ECLI:NL:CRVB:2020:1835
Centrale Raad van Beroep
- Hoger beroep
- Rechtspraak.nl
Beëindiging WGA-loonaanvullingsuitkering wegens onvoldoende arbeidsongeschiktheid
In deze zaak gaat het om de beëindiging van de WGA-loonaanvullingsuitkering van appellante, die zich op 15 juli 2014 ziek meldde met psychische klachten. Appellante ontving aanvankelijk een uitkering op grond van de Werkloosheidswet en later een Ziektewet-uitkering. Na een aanvraag voor een WIA-uitkering werd haar in 2016 een loongerelateerde WGA-uitkering toegekend, maar in 2017 werd vastgesteld dat zij in aanmerking kwam voor een WGA-loonaanvullingsuitkering. Appellante maakte bezwaar tegen de vaststelling van haar arbeidsongeschiktheid, die door het Uwv werd vastgesteld op 80 tot 100%. Na een medisch onderzoek concludeerde het Uwv dat appellante niet duurzaam arbeidsongeschikt was en dat haar uitkering per 1 april 2018 beëindigd zou worden, omdat zij minder dan 35% arbeidsongeschikt werd geacht.
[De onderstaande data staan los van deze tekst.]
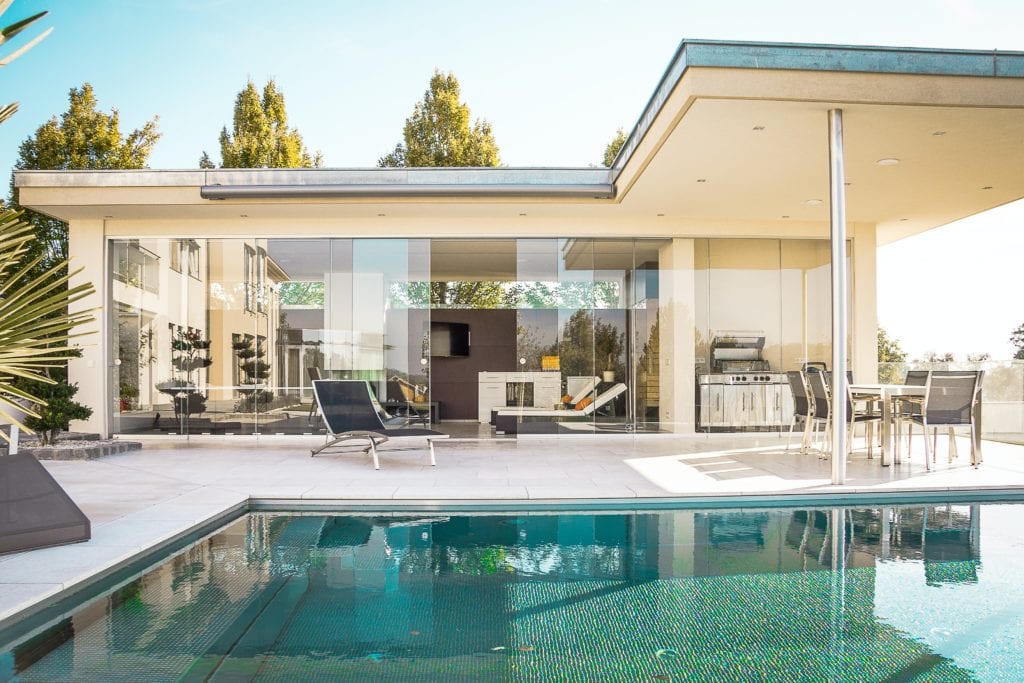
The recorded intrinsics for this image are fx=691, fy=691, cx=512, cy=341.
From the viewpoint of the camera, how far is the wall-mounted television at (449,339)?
527 inches

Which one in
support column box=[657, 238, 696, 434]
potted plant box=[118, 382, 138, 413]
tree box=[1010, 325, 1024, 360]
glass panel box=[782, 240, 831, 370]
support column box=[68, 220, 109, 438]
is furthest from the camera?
tree box=[1010, 325, 1024, 360]

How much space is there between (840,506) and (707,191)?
4004 mm

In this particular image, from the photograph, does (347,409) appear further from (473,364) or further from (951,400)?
(473,364)

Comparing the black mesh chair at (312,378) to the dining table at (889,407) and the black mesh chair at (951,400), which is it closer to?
the dining table at (889,407)

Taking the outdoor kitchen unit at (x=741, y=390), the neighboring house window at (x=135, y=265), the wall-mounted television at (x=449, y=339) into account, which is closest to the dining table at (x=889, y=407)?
the outdoor kitchen unit at (x=741, y=390)

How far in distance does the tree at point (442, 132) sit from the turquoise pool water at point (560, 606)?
852 inches

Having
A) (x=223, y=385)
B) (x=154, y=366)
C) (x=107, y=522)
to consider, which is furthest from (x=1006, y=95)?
(x=154, y=366)

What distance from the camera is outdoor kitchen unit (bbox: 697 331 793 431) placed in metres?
9.81

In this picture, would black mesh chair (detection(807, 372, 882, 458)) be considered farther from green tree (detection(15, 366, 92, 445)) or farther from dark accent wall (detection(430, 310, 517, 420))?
green tree (detection(15, 366, 92, 445))

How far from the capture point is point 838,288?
223 inches

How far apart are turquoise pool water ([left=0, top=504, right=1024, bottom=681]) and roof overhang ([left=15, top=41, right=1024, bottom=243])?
319cm

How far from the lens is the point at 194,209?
8.81m

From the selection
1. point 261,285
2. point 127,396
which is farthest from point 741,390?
point 127,396

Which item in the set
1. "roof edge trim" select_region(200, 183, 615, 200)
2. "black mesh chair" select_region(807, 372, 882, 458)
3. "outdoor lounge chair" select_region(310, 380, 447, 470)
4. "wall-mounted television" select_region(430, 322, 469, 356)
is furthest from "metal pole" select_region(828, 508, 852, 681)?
"wall-mounted television" select_region(430, 322, 469, 356)
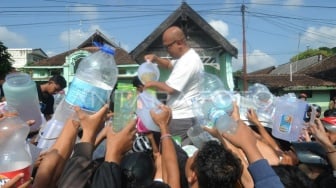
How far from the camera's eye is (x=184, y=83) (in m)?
3.97

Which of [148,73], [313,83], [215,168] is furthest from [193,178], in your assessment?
[313,83]

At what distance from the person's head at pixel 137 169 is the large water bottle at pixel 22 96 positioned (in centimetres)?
82

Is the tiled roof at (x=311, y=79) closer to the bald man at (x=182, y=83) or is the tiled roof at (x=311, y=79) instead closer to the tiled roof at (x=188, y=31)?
the tiled roof at (x=188, y=31)

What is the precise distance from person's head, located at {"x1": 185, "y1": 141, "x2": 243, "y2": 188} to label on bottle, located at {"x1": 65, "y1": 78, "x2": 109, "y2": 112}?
0.75 metres

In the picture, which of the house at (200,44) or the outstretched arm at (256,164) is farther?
the house at (200,44)

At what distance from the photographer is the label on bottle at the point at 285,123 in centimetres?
356

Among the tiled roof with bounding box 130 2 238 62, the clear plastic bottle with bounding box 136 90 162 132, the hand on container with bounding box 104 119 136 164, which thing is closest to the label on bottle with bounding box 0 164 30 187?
the hand on container with bounding box 104 119 136 164

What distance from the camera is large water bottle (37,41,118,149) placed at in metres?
2.49

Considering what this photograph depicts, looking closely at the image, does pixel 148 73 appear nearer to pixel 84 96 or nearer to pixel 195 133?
pixel 195 133

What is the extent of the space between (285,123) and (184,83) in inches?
42.4

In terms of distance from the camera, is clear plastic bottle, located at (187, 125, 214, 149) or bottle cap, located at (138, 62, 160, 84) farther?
bottle cap, located at (138, 62, 160, 84)

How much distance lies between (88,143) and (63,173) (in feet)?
0.72

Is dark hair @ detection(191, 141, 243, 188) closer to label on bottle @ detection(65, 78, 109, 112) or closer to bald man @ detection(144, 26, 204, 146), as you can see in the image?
label on bottle @ detection(65, 78, 109, 112)

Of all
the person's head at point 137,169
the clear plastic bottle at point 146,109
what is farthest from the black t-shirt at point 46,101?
the person's head at point 137,169
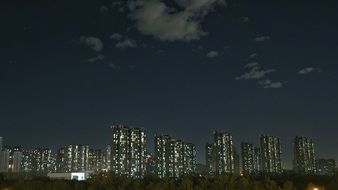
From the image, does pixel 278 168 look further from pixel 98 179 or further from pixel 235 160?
pixel 98 179

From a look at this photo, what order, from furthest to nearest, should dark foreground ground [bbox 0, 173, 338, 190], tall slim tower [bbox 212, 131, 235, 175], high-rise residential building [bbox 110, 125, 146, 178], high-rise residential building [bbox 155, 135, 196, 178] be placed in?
1. tall slim tower [bbox 212, 131, 235, 175]
2. high-rise residential building [bbox 155, 135, 196, 178]
3. high-rise residential building [bbox 110, 125, 146, 178]
4. dark foreground ground [bbox 0, 173, 338, 190]

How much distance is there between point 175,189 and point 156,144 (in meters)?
141

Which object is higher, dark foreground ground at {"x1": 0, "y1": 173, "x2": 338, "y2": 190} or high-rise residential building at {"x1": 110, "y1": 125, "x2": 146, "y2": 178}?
high-rise residential building at {"x1": 110, "y1": 125, "x2": 146, "y2": 178}

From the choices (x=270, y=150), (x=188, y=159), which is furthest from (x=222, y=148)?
(x=270, y=150)


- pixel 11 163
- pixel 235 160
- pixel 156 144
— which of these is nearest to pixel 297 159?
pixel 235 160

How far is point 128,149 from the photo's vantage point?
601 ft

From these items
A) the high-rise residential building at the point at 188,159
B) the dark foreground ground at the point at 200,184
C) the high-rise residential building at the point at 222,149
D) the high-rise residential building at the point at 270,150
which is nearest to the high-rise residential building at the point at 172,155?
the high-rise residential building at the point at 188,159

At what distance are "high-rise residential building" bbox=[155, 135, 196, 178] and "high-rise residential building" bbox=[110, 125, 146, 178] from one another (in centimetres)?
1035

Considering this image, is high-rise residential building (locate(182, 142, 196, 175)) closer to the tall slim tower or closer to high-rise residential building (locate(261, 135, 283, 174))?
the tall slim tower

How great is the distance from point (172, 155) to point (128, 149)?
71.9 feet

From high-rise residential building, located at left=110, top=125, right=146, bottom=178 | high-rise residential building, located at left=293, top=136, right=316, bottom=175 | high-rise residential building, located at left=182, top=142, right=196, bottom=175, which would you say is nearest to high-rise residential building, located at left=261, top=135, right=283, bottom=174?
high-rise residential building, located at left=293, top=136, right=316, bottom=175

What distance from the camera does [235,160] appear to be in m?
199

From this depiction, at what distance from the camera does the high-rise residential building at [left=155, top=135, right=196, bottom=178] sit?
623 ft

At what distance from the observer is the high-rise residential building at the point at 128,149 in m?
180
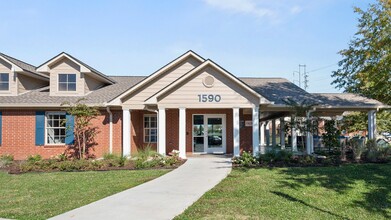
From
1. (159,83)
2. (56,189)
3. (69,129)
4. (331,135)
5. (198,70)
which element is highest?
(198,70)

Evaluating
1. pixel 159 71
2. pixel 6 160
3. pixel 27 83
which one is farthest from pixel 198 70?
pixel 27 83

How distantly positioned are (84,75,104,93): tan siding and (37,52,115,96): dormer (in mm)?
141

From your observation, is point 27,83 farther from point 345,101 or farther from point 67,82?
point 345,101

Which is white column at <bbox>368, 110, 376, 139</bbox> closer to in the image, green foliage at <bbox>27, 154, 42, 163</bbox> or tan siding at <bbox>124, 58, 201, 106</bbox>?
tan siding at <bbox>124, 58, 201, 106</bbox>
De rechtbank Amsterdam verklaarde het beroep van appellante tegen dit besluit ongegrond, waarbij werd overwogen dat het Uwv zorgvuldig medisch onderzoek had verricht. Appellante ging in hoger beroep en voerde aan dat haar psychische klachten onvoldoende waren meegewogen. De Centrale Raad van Beroep oordeelde dat de rechtbank terecht had geoordeeld dat er geen nieuwe medische gegevens waren die de conclusie van het Uwv konden onderbouwen. De Raad bevestigde de uitspraak van de rechtbank en oordeelde dat appellante in staat was om de geselecteerde functies te vervullen, ondanks haar psychische klachten. De uitspraak werd gedaan op 12 augustus 2020.